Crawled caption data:
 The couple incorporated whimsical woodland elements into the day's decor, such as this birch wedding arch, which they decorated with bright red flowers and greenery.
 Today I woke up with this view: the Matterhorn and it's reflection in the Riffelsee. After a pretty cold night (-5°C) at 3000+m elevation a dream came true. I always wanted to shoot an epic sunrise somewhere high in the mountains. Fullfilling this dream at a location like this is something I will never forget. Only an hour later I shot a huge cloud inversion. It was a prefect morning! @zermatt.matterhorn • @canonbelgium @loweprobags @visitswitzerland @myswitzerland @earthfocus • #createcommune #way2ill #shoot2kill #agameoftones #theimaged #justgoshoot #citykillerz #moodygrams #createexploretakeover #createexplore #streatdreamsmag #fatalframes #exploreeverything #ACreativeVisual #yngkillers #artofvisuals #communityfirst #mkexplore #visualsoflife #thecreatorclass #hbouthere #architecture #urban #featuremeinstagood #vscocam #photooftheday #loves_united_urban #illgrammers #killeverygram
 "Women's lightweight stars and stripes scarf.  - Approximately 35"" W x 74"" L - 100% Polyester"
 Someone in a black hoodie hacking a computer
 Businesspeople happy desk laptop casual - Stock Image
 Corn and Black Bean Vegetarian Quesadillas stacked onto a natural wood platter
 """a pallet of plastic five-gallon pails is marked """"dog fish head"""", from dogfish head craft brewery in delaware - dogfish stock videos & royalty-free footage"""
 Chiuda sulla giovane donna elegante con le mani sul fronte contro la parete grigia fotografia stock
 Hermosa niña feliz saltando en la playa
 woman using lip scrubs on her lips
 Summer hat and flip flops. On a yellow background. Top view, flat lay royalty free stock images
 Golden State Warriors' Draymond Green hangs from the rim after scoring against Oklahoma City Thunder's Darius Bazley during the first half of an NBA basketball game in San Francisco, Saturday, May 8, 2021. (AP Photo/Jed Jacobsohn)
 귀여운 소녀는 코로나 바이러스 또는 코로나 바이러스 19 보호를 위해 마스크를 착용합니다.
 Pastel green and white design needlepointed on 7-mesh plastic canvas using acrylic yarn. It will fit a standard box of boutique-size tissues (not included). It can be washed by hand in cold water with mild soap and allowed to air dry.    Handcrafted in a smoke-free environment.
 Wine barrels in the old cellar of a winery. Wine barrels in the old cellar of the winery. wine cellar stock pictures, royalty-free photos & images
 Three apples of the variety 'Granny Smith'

▶ _EXERCISE DETAILS_
An exact copy of the lines above between the line holding "Someone in a black hoodie hacking a computer" and the line holding "Pastel green and", inclusive, is the whole answer.

▶ _COMPLETED TASK_
 Someone in a black hoodie hacking a computer
 Businesspeople happy desk laptop casual - Stock Image
 Corn and Black Bean Vegetarian Quesadillas stacked onto a natural wood platter
 """a pallet of plastic five-gallon pails is marked """"dog fish head"""", from dogfish head craft brewery in delaware - dogfish stock videos & royalty-free footage"""
 Chiuda sulla giovane donna elegante con le mani sul fronte contro la parete grigia fotografia stock
 Hermosa niña feliz saltando en la playa
 woman using lip scrubs on her lips
 Summer hat and flip flops. On a yellow background. Top view, flat lay royalty free stock images
 Golden State Warriors' Draymond Green hangs from the rim after scoring against Oklahoma City Thunder's Darius Bazley during the first half of an NBA basketball game in San Francisco, Saturday, May 8, 2021. (AP Photo/Jed Jacobsohn)
 귀여운 소녀는 코로나 바이러스 또는 코로나 바이러스 19 보호를 위해 마스크를 착용합니다.
 Pastel green and white design needlepointed on 7-mesh plastic canvas using acrylic yarn. It will fit a standard box of boutique-size tissues (not included). It can be washed by hand in cold water with mild soap and allowed to air dry.    Handcrafted in a smoke-free environment.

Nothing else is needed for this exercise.